🤖 AI Summary
This study investigates whether reinforcement learning (RL) can drive agents to spontaneously evolve human-like recursive numeral systems (e.g., English numerals). We propose a streamlined, modified Hurford metagrammar framework and, for the first time, achieve convergence to Pareto-optimal, human-convention-aligned recursive numeral systems in multi-agent RL. Our method integrates dynamic metagrammar modeling, communication-efficiency-driven lexicon evolution, and distributed policy optimization. Experiments demonstrate that agents autonomously develop hierarchical, scalable numeral representations—without any predefined syntactic constraints—achieving near-human performance in both expressive efficiency and formal regularity. The core contributions are: (1) the first provably convergent RL model yielding human-like recursive numerals; and (2) empirical evidence that efficiency pressure alone suffices to induce language-level recursion, bridging computational pragmatics and formal linguistic structure.
📝 Abstract
It has previously been shown that by using reinforcement learning (RL), agents can derive simple approximate and exact-restricted numeral systems that are similar to human ones (Carlsson, 2021). However, it is a major challenge to show how more complex recursive numeral systems, similar to for example English, could arise via a simple learning mechanism such as RL. Here, we introduce an approach towards deriving a mechanistic explanation of the emergence of efficient recursive number systems.

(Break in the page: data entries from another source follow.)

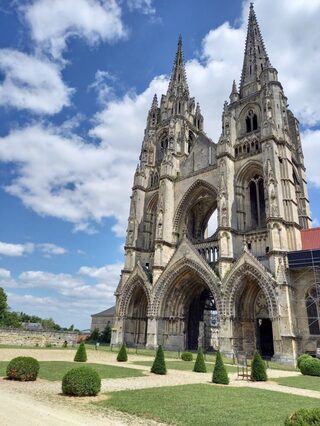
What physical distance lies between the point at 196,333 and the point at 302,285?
13.2m

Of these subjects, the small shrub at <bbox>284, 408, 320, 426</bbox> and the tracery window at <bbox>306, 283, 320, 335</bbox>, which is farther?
the tracery window at <bbox>306, 283, 320, 335</bbox>

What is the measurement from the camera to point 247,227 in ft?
103

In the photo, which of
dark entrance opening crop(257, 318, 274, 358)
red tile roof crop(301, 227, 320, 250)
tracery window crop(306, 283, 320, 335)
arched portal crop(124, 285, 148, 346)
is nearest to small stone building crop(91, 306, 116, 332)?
arched portal crop(124, 285, 148, 346)

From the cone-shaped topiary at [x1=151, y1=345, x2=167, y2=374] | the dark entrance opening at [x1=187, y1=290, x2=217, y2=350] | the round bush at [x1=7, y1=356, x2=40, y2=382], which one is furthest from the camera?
the dark entrance opening at [x1=187, y1=290, x2=217, y2=350]

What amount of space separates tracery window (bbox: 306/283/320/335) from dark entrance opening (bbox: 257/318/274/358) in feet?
17.5

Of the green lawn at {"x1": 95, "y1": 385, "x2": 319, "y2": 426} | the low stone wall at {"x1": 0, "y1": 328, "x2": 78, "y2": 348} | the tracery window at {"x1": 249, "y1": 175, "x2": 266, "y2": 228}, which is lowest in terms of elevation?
the green lawn at {"x1": 95, "y1": 385, "x2": 319, "y2": 426}

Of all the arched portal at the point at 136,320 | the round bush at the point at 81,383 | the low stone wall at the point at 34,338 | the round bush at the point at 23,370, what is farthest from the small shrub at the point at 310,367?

We consider pairs of agents learning how to communicate about numerical quantities through a meta-grammar that can be gradually modified throughout the interactions. %We find that the seminal meta-grammar of Hurford (Hurford, 1975) is not suitable for this application as its optimization results in systems that deviate from standard conventions observed within human numeral systems. We propose a simple modification which addresses this issue. Utilising a slightly modified version of the meta-grammar of Hurford, we demonstrate that our RL agents, shaped by the pressures for efficient communication, can effectively modify their lexicon towards Pareto-optimal configurations which are comparable to those observed within human numeral systems in terms of their efficiency.